正想发火,凌小柔却劝道:“娘,也怪不得洪五家的,都是柔儿睡轻,最受不得呼噜声,其实洪五家的也不是有意,毕竟……呼噜打的响也不是她的错。”
洪五家的傻在那里,她还真不知道自己打呼噜响的事,有心说王妃冤枉她吧,可王妃完全可以找别的理由来冤枉她,至于用打呼噜为借口吗?
老太妃也愣了片刻,很是无语地望向洪五家的,这上了年纪的人睡觉是爱打个呼噜啥的,就是她也时常打着呼噜就把自己给打醒了,这事真说起来还是她考虑不周,只想着洪五家的上了岁数心细一些,就忘了问问她打呼的问题,可这样一来,倒是不能再让她晚上留在凌小柔那里侍候了。
老太妃就要说换人去接替洪五家的,洪五家的却一下子跪到太妃面前,“太妃,奴婢往后夜里都不睡了,求太妃不要撤了奴婢的差事,奴婢一心系着王府,换别人侍候,奴婢放心不下。”
凌小柔一听急了,她夜里不睡了,贺楼远可不就没有再过来的机会?再说养胎就是要舒心,留洪五家的这样一个让人添堵的货在身边,也影响心情。
“娘,洪五家的年纪大了,夜里不睡可会伤身子,再说虽说她够稳重,做事也细心,可到底精力不如岁数小的,不如还让香草过来侍候着吧,我看这丫头倒是个可人儿的,还会解闷儿,有她在身边也不用怕闷着人。”
别看香草爱告个状,到底人小见过的世面也小,随便哄哄也容易,又是太妃身边的红人,反正怎么换也得换个太妃放心的人,与其换个难应付的,不如还让香草跟着,虽然人欠儿了些,小丫头倒是不难对付。

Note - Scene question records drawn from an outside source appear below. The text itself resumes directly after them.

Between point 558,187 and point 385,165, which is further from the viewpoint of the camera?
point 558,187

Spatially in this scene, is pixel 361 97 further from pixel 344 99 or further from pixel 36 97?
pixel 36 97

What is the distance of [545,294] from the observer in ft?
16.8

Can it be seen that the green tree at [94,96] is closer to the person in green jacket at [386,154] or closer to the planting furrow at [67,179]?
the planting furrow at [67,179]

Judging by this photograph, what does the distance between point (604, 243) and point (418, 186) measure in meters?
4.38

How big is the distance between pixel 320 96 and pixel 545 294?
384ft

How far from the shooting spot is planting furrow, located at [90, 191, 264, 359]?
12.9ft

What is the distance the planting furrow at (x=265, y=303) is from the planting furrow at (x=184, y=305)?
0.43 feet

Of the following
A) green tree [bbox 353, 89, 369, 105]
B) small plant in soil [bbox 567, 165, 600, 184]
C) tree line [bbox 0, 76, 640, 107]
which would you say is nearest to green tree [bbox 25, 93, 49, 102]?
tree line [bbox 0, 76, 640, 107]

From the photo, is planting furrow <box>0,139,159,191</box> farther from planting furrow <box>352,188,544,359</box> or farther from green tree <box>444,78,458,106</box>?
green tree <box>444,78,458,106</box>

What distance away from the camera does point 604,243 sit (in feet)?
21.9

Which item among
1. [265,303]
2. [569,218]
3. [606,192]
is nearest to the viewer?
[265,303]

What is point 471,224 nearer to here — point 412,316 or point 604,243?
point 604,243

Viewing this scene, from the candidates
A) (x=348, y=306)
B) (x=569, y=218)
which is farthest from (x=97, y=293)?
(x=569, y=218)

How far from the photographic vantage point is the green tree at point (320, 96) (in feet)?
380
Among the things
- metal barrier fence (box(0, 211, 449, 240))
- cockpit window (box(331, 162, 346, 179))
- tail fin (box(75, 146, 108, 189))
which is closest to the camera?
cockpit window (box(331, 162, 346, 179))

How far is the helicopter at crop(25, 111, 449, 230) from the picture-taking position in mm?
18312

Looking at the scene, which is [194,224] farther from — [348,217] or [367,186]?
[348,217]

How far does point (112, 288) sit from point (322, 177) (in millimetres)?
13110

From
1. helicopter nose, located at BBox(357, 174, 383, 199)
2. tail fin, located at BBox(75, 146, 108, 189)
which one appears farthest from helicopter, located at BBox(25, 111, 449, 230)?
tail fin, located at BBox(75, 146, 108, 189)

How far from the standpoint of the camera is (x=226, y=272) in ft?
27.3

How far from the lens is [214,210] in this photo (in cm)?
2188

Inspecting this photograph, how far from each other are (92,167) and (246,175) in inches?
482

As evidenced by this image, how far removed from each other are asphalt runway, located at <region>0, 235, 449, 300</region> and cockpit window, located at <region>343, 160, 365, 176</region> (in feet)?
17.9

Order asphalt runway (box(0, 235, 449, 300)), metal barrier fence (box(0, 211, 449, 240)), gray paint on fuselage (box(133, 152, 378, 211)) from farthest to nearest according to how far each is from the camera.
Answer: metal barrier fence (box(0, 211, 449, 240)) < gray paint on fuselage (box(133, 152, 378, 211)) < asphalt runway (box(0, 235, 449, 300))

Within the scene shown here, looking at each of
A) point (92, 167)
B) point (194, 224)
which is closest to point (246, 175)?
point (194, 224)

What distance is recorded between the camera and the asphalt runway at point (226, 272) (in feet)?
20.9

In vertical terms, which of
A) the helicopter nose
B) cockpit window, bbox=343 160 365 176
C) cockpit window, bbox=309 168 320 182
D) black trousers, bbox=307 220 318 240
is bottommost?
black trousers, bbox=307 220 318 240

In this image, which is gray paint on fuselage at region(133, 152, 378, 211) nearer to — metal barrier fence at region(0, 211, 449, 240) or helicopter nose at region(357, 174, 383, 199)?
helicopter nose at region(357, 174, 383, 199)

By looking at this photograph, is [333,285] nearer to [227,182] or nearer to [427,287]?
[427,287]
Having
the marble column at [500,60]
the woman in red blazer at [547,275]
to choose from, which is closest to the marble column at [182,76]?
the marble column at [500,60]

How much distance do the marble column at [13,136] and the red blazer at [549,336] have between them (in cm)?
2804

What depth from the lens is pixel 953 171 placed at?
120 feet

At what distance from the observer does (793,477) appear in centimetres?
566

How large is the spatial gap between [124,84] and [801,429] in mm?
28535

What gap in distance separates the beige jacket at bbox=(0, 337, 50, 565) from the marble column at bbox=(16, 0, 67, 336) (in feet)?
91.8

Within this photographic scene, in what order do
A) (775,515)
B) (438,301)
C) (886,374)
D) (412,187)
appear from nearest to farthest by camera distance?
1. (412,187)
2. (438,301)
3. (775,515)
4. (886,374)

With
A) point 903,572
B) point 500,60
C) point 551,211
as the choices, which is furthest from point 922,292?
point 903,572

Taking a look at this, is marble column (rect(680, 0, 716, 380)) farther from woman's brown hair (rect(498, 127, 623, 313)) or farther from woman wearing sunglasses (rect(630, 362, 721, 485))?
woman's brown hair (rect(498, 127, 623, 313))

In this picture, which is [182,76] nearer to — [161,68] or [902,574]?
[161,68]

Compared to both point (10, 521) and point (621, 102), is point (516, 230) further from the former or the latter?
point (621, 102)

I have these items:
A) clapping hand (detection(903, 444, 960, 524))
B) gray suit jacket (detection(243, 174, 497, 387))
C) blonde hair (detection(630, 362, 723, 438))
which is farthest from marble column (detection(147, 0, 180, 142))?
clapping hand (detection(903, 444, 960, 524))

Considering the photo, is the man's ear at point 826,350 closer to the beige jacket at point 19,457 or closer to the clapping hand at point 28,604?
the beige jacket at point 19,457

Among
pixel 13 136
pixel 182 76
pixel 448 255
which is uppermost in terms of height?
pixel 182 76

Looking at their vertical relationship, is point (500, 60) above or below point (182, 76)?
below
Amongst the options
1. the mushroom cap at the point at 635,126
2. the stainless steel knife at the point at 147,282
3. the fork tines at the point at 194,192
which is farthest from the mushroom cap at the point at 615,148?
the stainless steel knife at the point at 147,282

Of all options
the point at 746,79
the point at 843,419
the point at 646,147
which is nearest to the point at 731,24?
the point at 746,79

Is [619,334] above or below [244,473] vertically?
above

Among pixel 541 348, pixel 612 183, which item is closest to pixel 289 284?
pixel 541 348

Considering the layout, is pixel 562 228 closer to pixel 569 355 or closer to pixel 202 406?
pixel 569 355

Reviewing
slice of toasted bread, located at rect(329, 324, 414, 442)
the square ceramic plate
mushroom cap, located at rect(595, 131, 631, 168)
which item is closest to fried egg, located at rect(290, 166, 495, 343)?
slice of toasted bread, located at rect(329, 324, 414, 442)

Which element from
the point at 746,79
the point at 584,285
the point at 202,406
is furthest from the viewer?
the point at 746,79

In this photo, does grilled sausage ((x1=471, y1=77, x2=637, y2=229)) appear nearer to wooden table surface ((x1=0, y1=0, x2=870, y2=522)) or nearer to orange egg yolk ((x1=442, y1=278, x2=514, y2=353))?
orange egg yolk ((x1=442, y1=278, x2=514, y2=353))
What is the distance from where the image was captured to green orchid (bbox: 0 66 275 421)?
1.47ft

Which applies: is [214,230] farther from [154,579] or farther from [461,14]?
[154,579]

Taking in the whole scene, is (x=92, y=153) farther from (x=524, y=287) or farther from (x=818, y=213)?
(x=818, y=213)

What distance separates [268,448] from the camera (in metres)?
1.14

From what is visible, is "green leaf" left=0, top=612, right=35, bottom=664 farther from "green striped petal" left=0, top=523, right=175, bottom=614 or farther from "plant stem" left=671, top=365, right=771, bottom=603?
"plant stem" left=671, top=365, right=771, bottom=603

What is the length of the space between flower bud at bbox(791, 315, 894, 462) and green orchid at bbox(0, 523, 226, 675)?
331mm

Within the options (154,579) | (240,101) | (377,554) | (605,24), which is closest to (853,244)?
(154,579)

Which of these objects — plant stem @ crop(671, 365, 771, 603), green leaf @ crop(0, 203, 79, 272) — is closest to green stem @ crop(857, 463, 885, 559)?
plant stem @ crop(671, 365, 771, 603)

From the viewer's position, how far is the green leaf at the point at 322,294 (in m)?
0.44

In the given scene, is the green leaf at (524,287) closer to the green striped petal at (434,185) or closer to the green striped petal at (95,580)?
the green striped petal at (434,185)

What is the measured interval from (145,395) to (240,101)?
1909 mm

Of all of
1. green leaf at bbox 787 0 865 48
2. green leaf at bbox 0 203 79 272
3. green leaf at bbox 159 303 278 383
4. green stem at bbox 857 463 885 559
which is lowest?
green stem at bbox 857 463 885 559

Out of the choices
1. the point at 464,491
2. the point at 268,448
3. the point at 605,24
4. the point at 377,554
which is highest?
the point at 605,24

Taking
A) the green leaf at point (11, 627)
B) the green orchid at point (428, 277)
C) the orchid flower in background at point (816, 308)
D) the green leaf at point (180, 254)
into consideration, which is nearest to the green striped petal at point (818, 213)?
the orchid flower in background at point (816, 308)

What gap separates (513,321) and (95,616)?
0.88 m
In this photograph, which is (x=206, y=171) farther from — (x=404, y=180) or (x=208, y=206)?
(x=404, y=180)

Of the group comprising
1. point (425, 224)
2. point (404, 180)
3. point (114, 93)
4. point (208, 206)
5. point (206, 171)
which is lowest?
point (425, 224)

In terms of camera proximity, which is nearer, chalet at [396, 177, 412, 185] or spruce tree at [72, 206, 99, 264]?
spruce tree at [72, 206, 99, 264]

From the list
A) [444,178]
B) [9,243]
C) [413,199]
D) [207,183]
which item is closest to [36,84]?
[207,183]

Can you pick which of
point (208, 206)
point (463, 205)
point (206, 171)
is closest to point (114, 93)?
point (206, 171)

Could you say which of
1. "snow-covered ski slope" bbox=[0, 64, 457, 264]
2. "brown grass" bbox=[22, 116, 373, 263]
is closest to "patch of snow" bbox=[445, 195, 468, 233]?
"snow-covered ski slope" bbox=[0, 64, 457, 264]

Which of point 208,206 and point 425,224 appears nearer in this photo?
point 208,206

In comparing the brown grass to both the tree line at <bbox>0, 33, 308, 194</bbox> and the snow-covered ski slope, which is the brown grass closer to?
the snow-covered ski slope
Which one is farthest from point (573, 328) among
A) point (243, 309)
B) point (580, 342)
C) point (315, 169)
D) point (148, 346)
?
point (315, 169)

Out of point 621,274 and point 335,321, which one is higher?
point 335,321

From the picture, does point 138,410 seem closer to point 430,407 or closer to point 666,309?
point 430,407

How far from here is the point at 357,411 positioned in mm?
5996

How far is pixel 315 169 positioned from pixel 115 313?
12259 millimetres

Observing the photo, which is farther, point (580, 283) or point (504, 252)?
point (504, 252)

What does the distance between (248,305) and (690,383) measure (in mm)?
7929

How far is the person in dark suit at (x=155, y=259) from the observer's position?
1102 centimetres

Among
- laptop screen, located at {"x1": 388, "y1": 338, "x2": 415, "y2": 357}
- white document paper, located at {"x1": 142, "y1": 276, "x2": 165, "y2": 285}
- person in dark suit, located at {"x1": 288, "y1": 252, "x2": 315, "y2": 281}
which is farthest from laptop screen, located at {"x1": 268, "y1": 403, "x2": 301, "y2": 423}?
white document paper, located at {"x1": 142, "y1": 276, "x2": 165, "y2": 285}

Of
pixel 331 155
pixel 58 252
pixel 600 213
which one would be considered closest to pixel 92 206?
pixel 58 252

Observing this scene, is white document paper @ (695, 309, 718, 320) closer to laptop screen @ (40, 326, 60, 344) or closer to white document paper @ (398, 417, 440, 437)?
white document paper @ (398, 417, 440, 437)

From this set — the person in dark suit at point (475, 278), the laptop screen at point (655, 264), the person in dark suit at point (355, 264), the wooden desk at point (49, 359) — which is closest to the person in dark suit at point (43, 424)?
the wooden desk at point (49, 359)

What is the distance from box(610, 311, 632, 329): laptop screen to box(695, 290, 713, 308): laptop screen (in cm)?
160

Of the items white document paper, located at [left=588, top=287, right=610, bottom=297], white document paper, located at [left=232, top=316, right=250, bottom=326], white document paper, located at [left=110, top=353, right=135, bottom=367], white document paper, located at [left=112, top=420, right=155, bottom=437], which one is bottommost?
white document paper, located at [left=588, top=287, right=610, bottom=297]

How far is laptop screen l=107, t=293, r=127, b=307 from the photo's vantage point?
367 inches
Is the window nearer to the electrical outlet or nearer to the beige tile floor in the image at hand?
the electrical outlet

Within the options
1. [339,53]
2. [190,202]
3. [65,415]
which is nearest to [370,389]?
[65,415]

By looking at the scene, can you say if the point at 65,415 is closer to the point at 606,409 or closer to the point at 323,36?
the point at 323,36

太妃听了点头,香草她还是放心的,虽然不如习秋稳重懂事,对她够忠心,就是有点话多,不过也有好处,平日太妃就喜欢香草陪她唠嗑,小丫头嘴甜,说话也利索,想必凌小柔也是这个意思吧。
见老太妃点了头,洪五家的愤愤地瞪了一眼在旁有些喜不自胜的香草。
昨儿若不是这丫头说王妃对她如何如何苛待,她至于见着王妃时挟着股气?也就不会因说错话被王妃申斥,如今又被王妃嫌弃了,说起来都是因这丫头而起。
这丫头倒好,原来私底下哄了王妃高兴,看王妃对她的赞誉,想必没少在王妃身上下功夫,倒是哄着自己跟王妃仇视。
如今想想,难保不是这丫头知道太妃要派她去侍候王妃,这才给自己使了点坏呢,就是她这把年纪,玩了一辈子心眼,最后倒是栽在这么个小丫头的手里,怪不甘心的。
哼,小丫头也别得意,总有一天让你知道知道姜还是老的辣!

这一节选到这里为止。